I got an email from someone who found this site that knows me from a gig I did for awhile for a local rag. He asks:
Why aren't you working there anymore? I miss your columns.
That question in itself could take me a week to answer, so I'll give you the short, well relatively short version.
I wrote a column and did the website for an entertainment rock n roll type magazine for about 5 years. It was one of those local rags, and only had about 40,000 readers. We are not talking Rolling Stone.
When I first met the slimeball owner, he was wanting to take the mag into the new millenium. They had a website, but it sucked. I had a job that didn't fullfill my creative side, and I liked the idea of filling my portfolio with a lot of published articles.
This man may well be one of the most hypnotic people I have ever met. I say that because he could sell a freakin' generator to an Omish person. If you haven't noticed, I am a very strong willed individual.

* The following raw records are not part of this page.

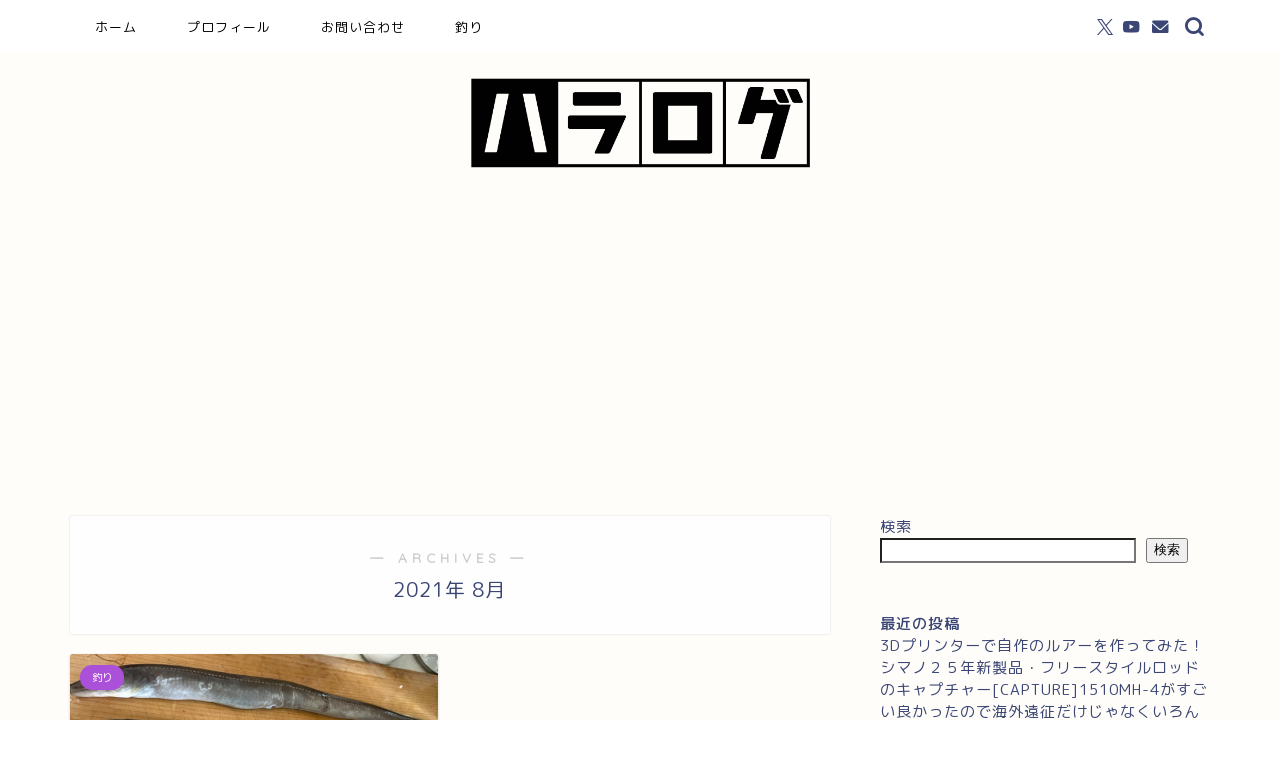

--- FILE ---
content_type: text/html; charset=utf-8
request_url: https://www.google.com/recaptcha/api2/aframe
body_size: 265
content:
<!DOCTYPE HTML><html><head><meta http-equiv="content-type" content="text/html; charset=UTF-8"></head><body><script nonce="eHas1p1CbLzgxn_pU0Gc9g">/** Anti-fraud and anti-abuse applications only. See google.com/recaptcha */ try{var clients={'sodar':'https://pagead2.googlesyndication.com/pagead/sodar?'};window.addEventListener("message",function(a){try{if(a.source===window.parent){var b=JSON.parse(a.data);var c=clients[b['id']];if(c){var d=document.createElement('img');d.src=c+b['params']+'&rc='+(localStorage.getItem("rc::a")?sessionStorage.getItem("rc::b"):"");window.document.body.appendChild(d);sessionStorage.setItem("rc::e",parseInt(sessionStorage.getItem("rc::e")||0)+1);localStorage.setItem("rc::h",'1768651424875');}}}catch(b){}});window.parent.postMessage("_grecaptcha_ready", "*");}catch(b){}</script></body></html>

--- FILE ---
content_type: application/javascript; charset=utf-8;
request_url: https://dalc.valuecommerce.com/app3?p=887358673&_s=https%3A%2F%2Fharalog.net%2F2021%2F08%2F&vf=iVBORw0KGgoAAAANSUhEUgAAAAMAAAADCAYAAABWKLW%2FAAAAMElEQVQYV2NkFGP4nxFaxWA6dTID4xJxof8m8qoMRiHnGBh3c3X9D3g2iSFI4AkDAOSgDKKWK4HLAAAAAElFTkSuQmCC
body_size: 834
content:
vc_linkswitch_callback({"t":"696b7aa0","r":"aWt6oAAAVt8S2DY3CooERAqKC5amfQ","ub":"aWt6ngANpBcS2DY3CooFuwqKC%2FAcXQ%3D%3D","vcid":"-p45VZdpQAoLwriM-QPIJP-xXa_j_uLW-jfwAVV_MCw","vcpub":"0.022239","p":887358673,"paypaymall.yahoo.co.jp":{"a":"2821580","m":"2201292","g":"5cf76d388c"},"s":3610172,"approach.yahoo.co.jp":{"a":"2821580","m":"2201292","g":"5cf76d388c"},"travel.yahoo.co.jp":{"a":"2761515","m":"2244419","g":"f93e53ac8c"},"paypaystep.yahoo.co.jp":{"a":"2821580","m":"2201292","g":"5cf76d388c"},"biz.travel.yahoo.co.jp":{"a":"2761515","m":"2244419","g":"f93e53ac8c"},"mini-shopping.yahoo.co.jp":{"a":"2821580","m":"2201292","g":"5cf76d388c"},"shopping.geocities.jp":{"a":"2821580","m":"2201292","g":"5cf76d388c"},"l":5,"shopping.yahoo.co.jp":{"a":"2821580","m":"2201292","g":"5cf76d388c"}})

He talked me into being the "babe of the month" during my column's debut month. This is totally out of character for me, but he had all these plans about me being the "webmistress" and all that junk. Hell, it was a rock n roll mag, so I said what the hell?

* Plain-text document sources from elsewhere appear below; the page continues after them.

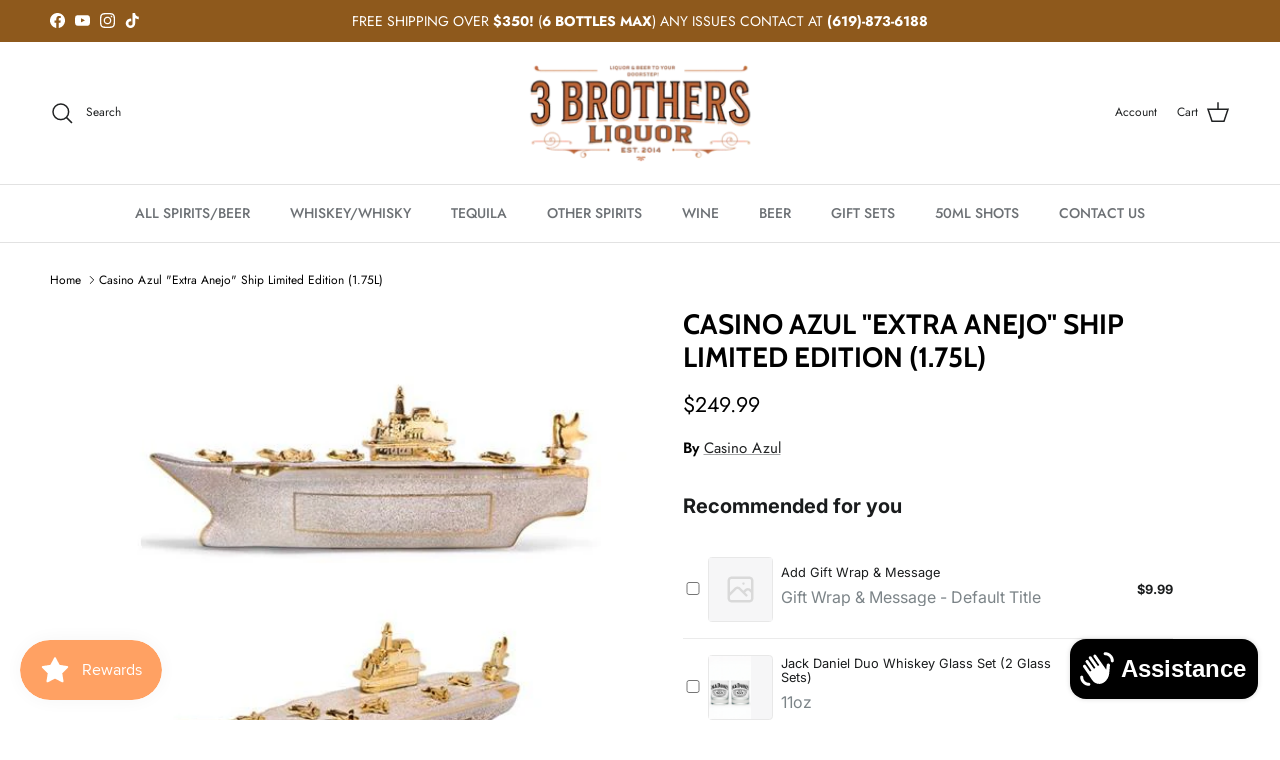

--- FILE ---
content_type: text/javascript
request_url: https://cdn.shopify.com/extensions/019bbccf-b809-715d-98d8-b5fa1a11b1e9/bundleroot-354/assets/product-addons.js
body_size: -526
content:
import{_ as a}from"./chunk.8e918269.js";import{u as r,z as m}from"./chunk.beac9199.js";import{W as o,a as s,__tla as e}from"./chunk.e9370d42.js";Promise.all([(()=>{try{return e}catch{}})()]).then(async()=>{const _=m(()=>a(()=>import("./chunk.a7ad6b22.js"),[]));new o(s.PRODUCT_ADDONS_OFFER,t=>r(_,{element:t}))});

I'll admit a small part of my ego loved seeing myself in that centerfold position. What girl wouldn't? Even though it went against everything that I was, I have to be honest and admit at the time that it was kind of flattering to be 27 and holding a position that most 19 year old wanna be models usually held.
No, I wasn't nekkid. He had already whipped up this "image" of me being the sexy, hard core webmistress without me even realizing it. Wearing this little leather top and mini with boots that went up to there, I looked every bit the part.
It went in a downward spiral from there. Whenever they had events for the mag, I was supposed to make appearances. Not as myself, but as the "webmistress". The whole image thing got really out of hand, and I do not for the life of me understand how people that create a character of theirself live with this on a daily basis.
Even though it was a small mag, a 40,000 person readership is nothing to sneeze at. It was mostly testosterone filled boys/men, and being the "webmistress" got real old, real fast. The one thing that I took out of this experience is that I would never, ever want to be a celebrity. Ever.
The main reason I like writing is because what you look like is of no consequence to what is put down on the page. In the position I was in, it did. My column was about the Internet, and chief slimeball in charge always wanted me to write about "sexy" things.
The last straw for me was when he edited my column and recommended a couple of pornographic sites. When the mag came out that month I was horrified. He had asked me to include them because a friend of his had started them. I outright refused because this was not something I would recommend to anyone, anytime.
I called and quit on the spot. The next month a big ad appeared in the magazine for a new web person. I, it seems, had gone on to bigger and better webmistress things, and I was very grateful for this rag giving me my start. Whatever.
It was a year ago that I quit, and every once in awhile I still get the random guy stopping me and asking about the "webmistress". Hell, an email asking me about it to this blog is what started this long, rambling mess of a post.